Quote the listing below word for word, leaving out the pictures.

(Stored data)
┄┄┄┄┄┄┄┄┄┄┄┄┄┄┄┄┄┄┄┄

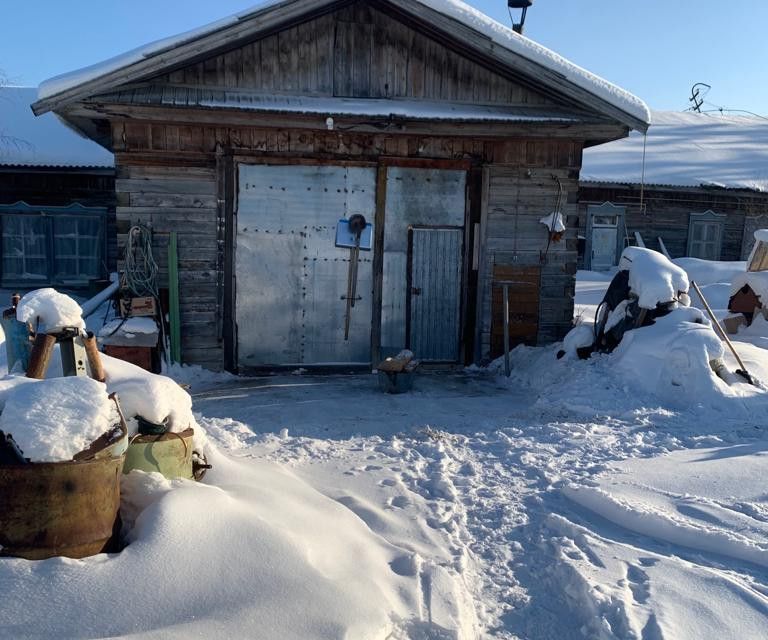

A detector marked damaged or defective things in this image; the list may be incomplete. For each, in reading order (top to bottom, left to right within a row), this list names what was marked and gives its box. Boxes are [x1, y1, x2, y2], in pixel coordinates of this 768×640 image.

rusty metal barrel [0, 456, 124, 560]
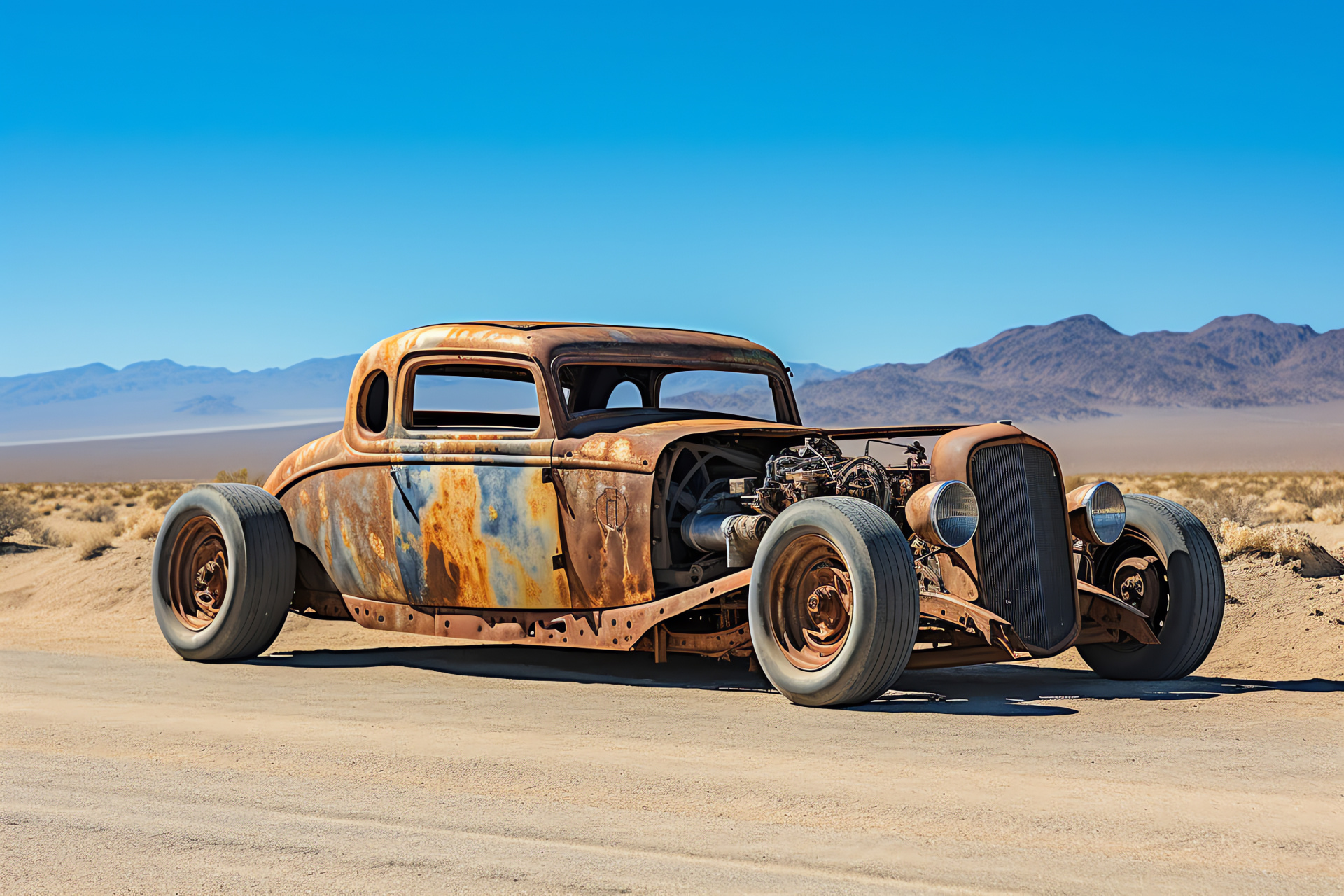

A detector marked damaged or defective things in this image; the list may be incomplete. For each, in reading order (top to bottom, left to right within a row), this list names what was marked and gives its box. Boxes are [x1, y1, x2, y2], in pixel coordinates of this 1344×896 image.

rusty wheel rim [167, 515, 230, 634]
rusty fender [341, 572, 752, 647]
rusty hot rod car [152, 323, 1226, 709]
rusty wheel rim [769, 537, 849, 668]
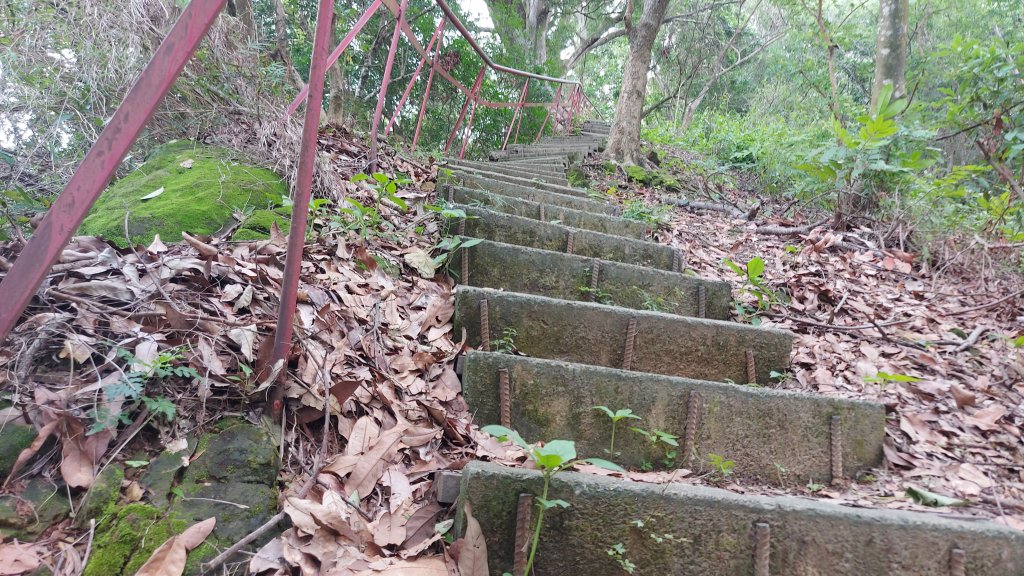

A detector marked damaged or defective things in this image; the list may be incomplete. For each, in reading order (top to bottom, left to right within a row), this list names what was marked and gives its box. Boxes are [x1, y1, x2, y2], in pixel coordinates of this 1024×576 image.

rusty metal railing [0, 0, 600, 410]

┄┄┄┄┄┄┄┄┄┄┄┄┄┄┄┄┄┄┄┄

◆ **TASK SOLUTION**:
A detector marked damaged or defective things in this image; the list may be incomplete. For each, in reading order (top to bottom, left to right within a row), this list names what was marked and gives its box. Boxes are [x1, y1, x2, y2], in pixel coordinates of this 768×640 image.

rusty metal barrel [0, 456, 124, 560]

A detector marked damaged or defective things in this image; the list may be incomplete. For each, in reading order (top to bottom, left to right within a row), this list names what was marked and gives its box. Boxes are [x1, y1, x2, y2], in pixel coordinates of this 1344×896 image.

rusty wheel rim [167, 515, 230, 634]
rusty fender [341, 572, 752, 647]
rusty hot rod car [152, 323, 1226, 709]
rusty wheel rim [769, 537, 849, 668]

A detector marked damaged or defective things in this image; the list may be incomplete. For each, in reading order (top to bottom, left to right within a row), this list names what was marked and gives its box. Boxes are [x1, y1, x2, y2], in pixel coordinates of this 1024×576 image.

rusty metal railing [0, 0, 600, 410]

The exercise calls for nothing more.